**Page text:**
== Segment start ==

This is apparent with the advent of flight, space exploration and TV and radio broadcast in the past century. The first intrepid footsteps into the Age of Aquarius occurred in the 1890s thereabouts. They brought a perception of ourselves as flying in the air and sent us producing devises to fly.
The epochal journey of Neil Armstrong, Edwin Aldrin and Michael Collins (“three men in a boat” – see The Three Celestial Ones in this blog, January, 2006) to the moon in a mission named for the sun god Apollo would mark the great change in July, 1969, just as the Beatles were winding down and John Lennon had married Yoko Ono in his white suit at Gibraltar. Norman Mailer described the interior of the VAB [Vehicle Assembly Building] which built the space craft as “the antechamber of a new Creation.” He dubbed himself Aquarius for the telling of the tale of the flight to the moon in his book Of a Fire on the Moon. And in the spirit of the day, the LEM module, which was used as an escape devise and saved the lives of astronauts Jim Lovell, Fred Haise and Jack Swigert on the troubled flight of Apollo 13, was named Aquarius.

But comfort level with air and space-based consciousness did not come easily and perhaps the heroic achievements of the Apollo astronauts were necessary for it to be realized. The astronauts were travelers not only to the moon but to a new condition of human consciousness. Psychologically it was, as Armstrong said, “. . . one giant step forward for mankind.” Earthrise, seeing the earth rise above the lunar horizon from the moon, would change how we saw ourselves in the universe, wrote mythologist Joseph Campbell, much like Columbus’ journey materially dispelled mediaeval notions that the world was flat. The change would manifest itself in the culture -- the world culture -- at one very precise moment, and history can look back and look forward from that moment.

It was in the mid-1970s, and film critic Stanley Kauffman called it an epiphany, “an event in the history of faith.” It was Stephen Spielberg’s movie, Close Encounters of the Third Kind.

== Segment end ==

**Recorded data:**
== Segment start ==

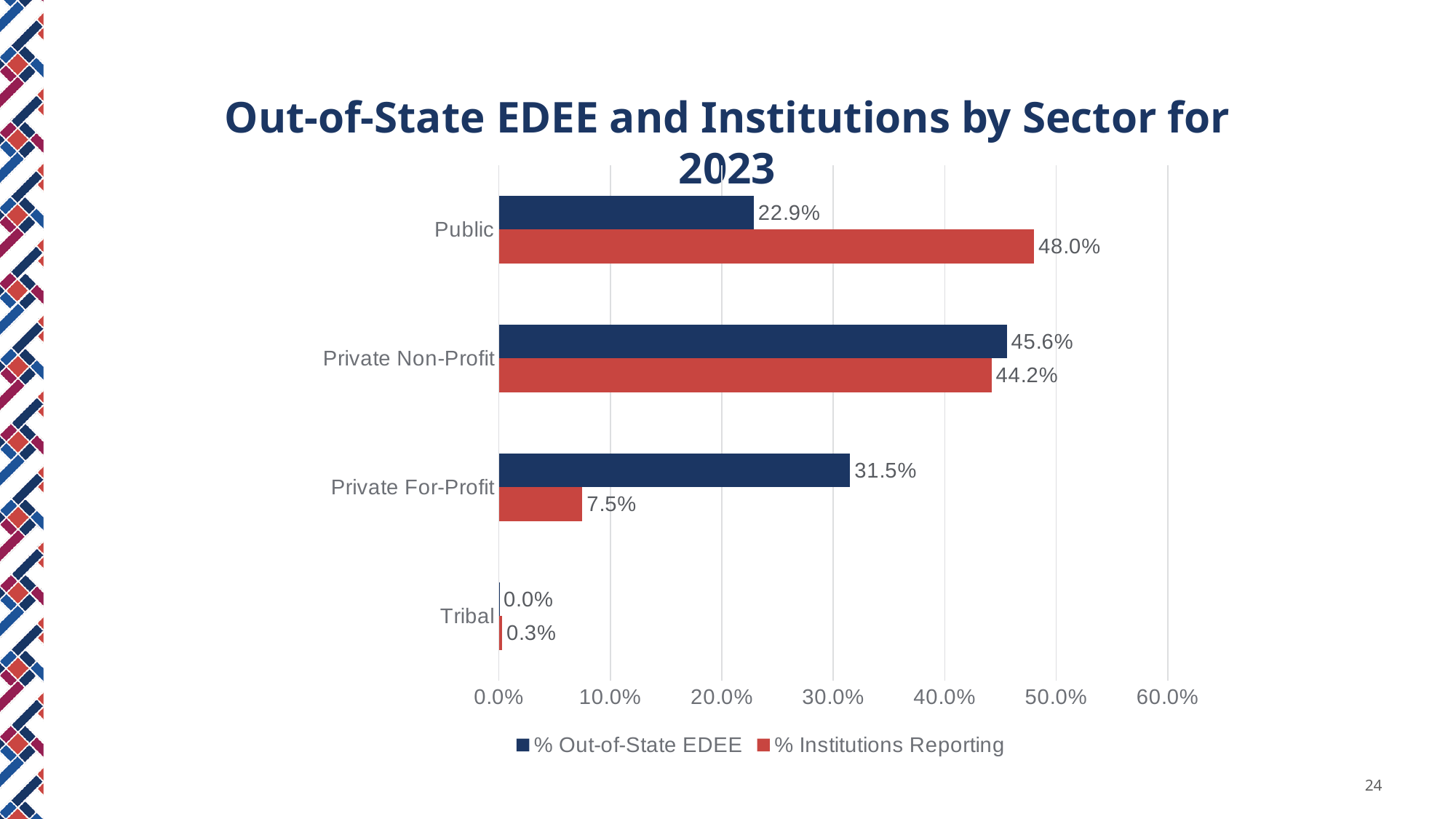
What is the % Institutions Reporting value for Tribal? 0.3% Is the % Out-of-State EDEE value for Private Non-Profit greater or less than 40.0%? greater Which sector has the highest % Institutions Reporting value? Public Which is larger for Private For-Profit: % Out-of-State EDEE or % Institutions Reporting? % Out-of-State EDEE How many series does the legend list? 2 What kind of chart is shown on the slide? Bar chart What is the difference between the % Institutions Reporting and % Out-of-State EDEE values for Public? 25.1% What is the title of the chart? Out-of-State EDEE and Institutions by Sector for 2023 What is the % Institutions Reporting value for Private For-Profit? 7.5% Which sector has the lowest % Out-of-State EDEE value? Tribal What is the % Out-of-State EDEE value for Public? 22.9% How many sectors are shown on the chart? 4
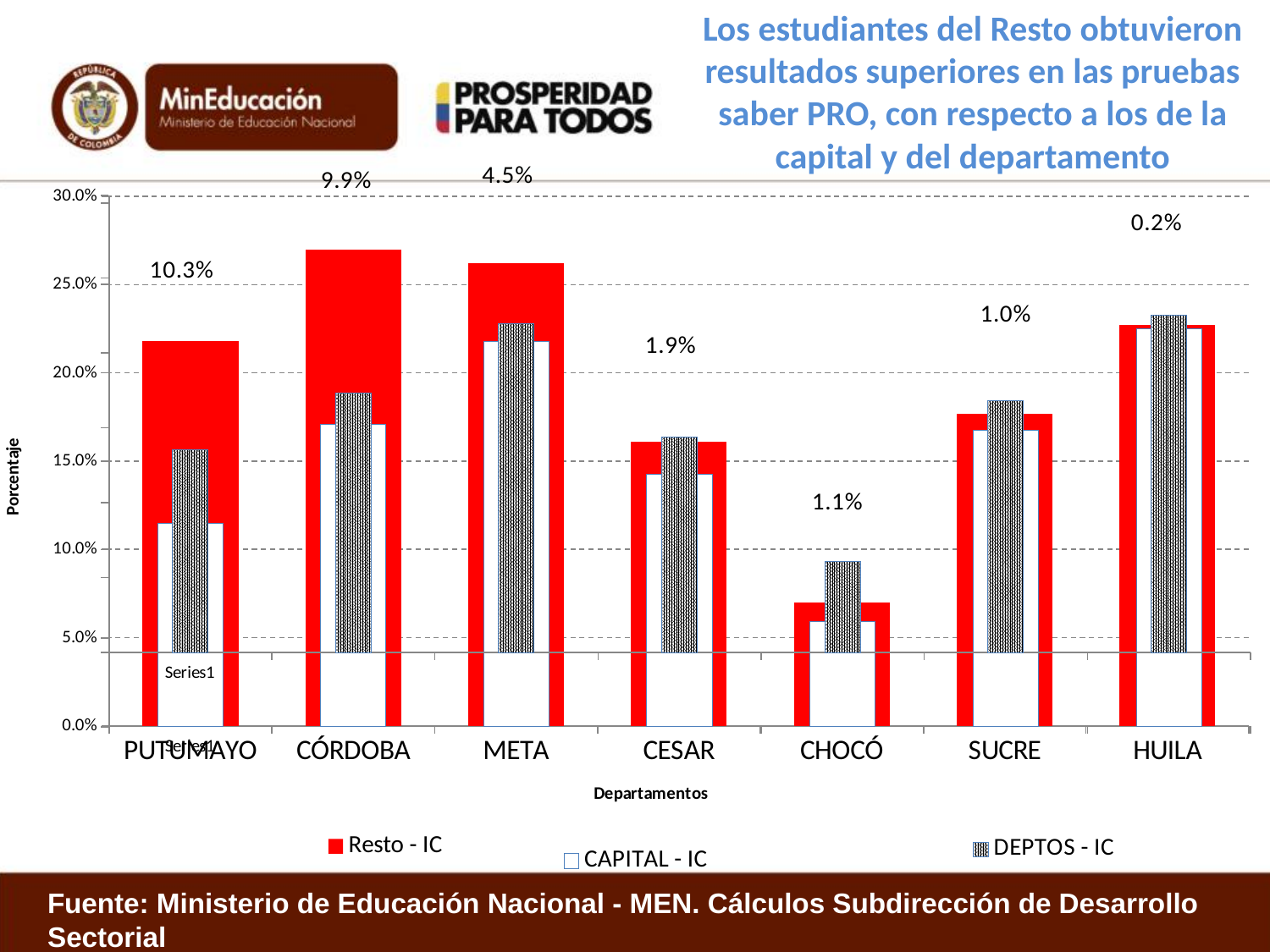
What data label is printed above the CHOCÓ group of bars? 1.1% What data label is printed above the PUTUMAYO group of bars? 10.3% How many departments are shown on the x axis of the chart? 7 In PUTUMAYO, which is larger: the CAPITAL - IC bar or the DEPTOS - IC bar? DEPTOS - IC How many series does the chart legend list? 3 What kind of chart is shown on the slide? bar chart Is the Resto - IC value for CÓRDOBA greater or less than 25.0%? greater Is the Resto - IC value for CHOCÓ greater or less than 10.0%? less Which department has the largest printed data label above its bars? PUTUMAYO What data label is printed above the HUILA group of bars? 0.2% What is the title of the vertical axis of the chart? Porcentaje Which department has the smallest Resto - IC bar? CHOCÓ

== Segment end ==

**Aim of the task:**
Can you reproduce, word for word, the part of the passage on the Age of Aquarius that starts at "The epochal journey" and ends after "was named Aquarius."?

**Answer to this problem:**
The epochal journey of Neil Armstrong, Edwin Aldrin and Michael Collins (“three men in a boat” – see The Three Celestial Ones in this blog, January, 2006) to the moon in a mission named for the sun god Apollo would mark the great change in July, 1969, just as the Beatles were winding down and John Lennon had married Yoko Ono in his white suit at Gibraltar. Norman Mailer described the interior of the VAB [Vehicle Assembly Building] which built the space craft as “the antechamber of a new Creation.” He dubbed himself Aquarius for the telling of the tale of the flight to the moon in his book Of a Fire on the Moon. And in the spirit of the day, the LEM module, which was used as an escape devise and saved the lives of astronauts Jim Lovell, Fred Haise and Jack Swigert on the troubled flight of Apollo 13, was named Aquarius.